Medienansturm in Virginia Beach

Vor einem Jahr terrorisierten Scharfschützen Vororte von Washington und erschossen zehn Menschen. Am Dienstag begann der Prozess gegen die beiden Angeklagten

WASHINGTON taz ■ Kaum hat sich Virginia Beach vom Hurrikan „Isabel“ erholt, wird der Badeort an der Atlantikküste von einem neuen Ansturm heimgesucht: Hunderte Journalisten verfolgen hier seit Dienstag den Prozess gegen John Allen Muhammad, einen der beiden mutmaßlichen Heckenschützen, der vor einem Jahr gemeinsam mit seinem jugendlichen Komplizen Lee Malvo die Vororte von Washington drei Wochen lang in Atem hielt. Beide sollen zehn Menschen erschossen haben.

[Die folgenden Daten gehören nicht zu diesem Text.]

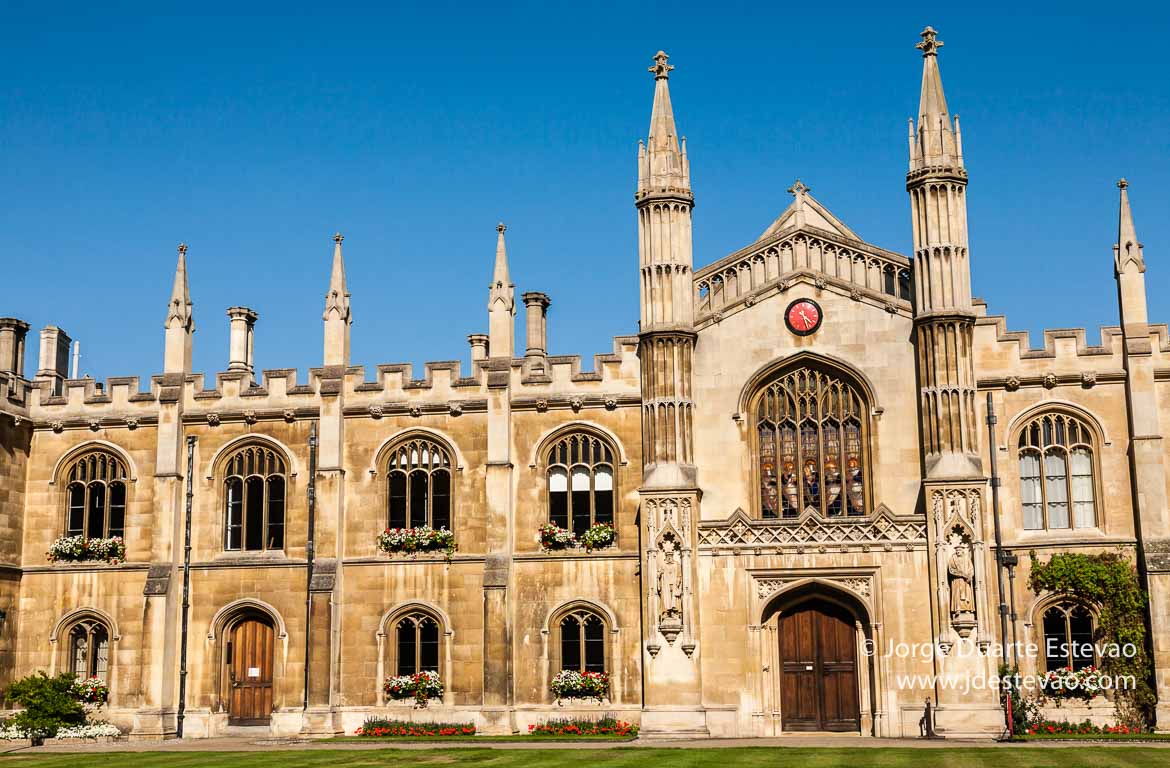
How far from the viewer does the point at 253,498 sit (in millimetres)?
37375

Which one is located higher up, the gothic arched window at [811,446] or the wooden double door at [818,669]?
the gothic arched window at [811,446]

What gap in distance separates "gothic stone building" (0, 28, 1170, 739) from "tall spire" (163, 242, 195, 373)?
0.37 ft

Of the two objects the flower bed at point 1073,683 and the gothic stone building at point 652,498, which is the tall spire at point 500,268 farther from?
the flower bed at point 1073,683

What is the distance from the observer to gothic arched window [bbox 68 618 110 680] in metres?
37.1

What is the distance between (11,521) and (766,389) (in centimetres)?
2098

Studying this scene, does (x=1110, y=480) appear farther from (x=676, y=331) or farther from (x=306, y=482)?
(x=306, y=482)

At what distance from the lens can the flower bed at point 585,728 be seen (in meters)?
33.2

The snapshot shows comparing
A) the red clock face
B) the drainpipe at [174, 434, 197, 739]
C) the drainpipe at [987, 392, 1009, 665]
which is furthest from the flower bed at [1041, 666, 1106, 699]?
the drainpipe at [174, 434, 197, 739]

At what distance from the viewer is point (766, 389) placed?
34.6 metres

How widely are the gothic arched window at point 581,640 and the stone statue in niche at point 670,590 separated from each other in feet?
8.82

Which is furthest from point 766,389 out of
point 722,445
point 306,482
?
point 306,482

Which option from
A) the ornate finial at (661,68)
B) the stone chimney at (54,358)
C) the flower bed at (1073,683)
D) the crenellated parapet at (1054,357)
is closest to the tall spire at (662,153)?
the ornate finial at (661,68)

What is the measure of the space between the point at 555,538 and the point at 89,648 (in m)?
13.4

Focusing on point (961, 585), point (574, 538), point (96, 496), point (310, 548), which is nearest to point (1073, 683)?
point (961, 585)
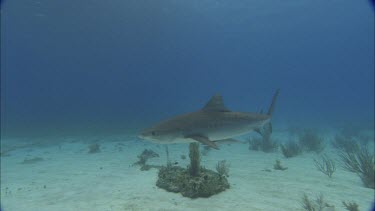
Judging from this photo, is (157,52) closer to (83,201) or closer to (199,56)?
(199,56)

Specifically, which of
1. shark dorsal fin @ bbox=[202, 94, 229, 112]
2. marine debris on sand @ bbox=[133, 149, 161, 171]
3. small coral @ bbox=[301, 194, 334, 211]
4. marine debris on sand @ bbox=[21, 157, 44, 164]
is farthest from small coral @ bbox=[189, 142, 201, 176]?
marine debris on sand @ bbox=[21, 157, 44, 164]

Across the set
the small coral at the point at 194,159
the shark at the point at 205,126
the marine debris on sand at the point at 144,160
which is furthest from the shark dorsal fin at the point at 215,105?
the marine debris on sand at the point at 144,160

Muhammad, der sich zunächst in nur einem Mordfall verantworten muss, erklärte am ersten Verhandlungstag erneut seine Unschuld. Das wird die Ankläger nicht davon abhalten, die Todesstrafe zu verlangen – eine Forderung, die umstritten ist. Bislang konnte nicht zweifelsfrei nachgewiesen werden, wer von den beiden auf welches Opfer die tödlichen Schüsse abfeuerte.

Die Anklage beruht ausschließlich auf indirekten Indizien. Es gibt keine Augenzeugen, keine Videoaufnahmen, und auch der junge Malvo hat bislang keine belastende Aussage gemacht. Dennoch ist die Beweislage erdrückend. DNA-Analysen, Fingerabdrücke, Schuss-Untersuchungen und die Tatwaffe, die im Auto bei der Festnahme gefunden wurde, lassen nicht viel Interpretationsspielraum. Malvos Verteidiger hoffen aber immer noch auf ein Geständnis ihres Mandanten. Indem sie versuchen nachzuweisen, dass Malvo von dem Mann, den er „Vater“ nannte, so stark unter Druck gesetzt wurde, dass er als vermindert schuldfähig angesehen werden muss, könnten sie auf „lebenslänglich“ plädieren und ihn zu einer Aussage gegen Muhammad bewegen.

Auch wenn letztlich der Attentäter nicht zweifelsfrei erwiesen werden kann, wird die Anklage mit einer neuen Anti-Terror-Verordnung in Virginia argumentieren. Die sieht die Todesstrafe auch vor, wenn ein Verbrechen darauf abzielt, Öffentlichkeit und Regierung einzuschüchtern.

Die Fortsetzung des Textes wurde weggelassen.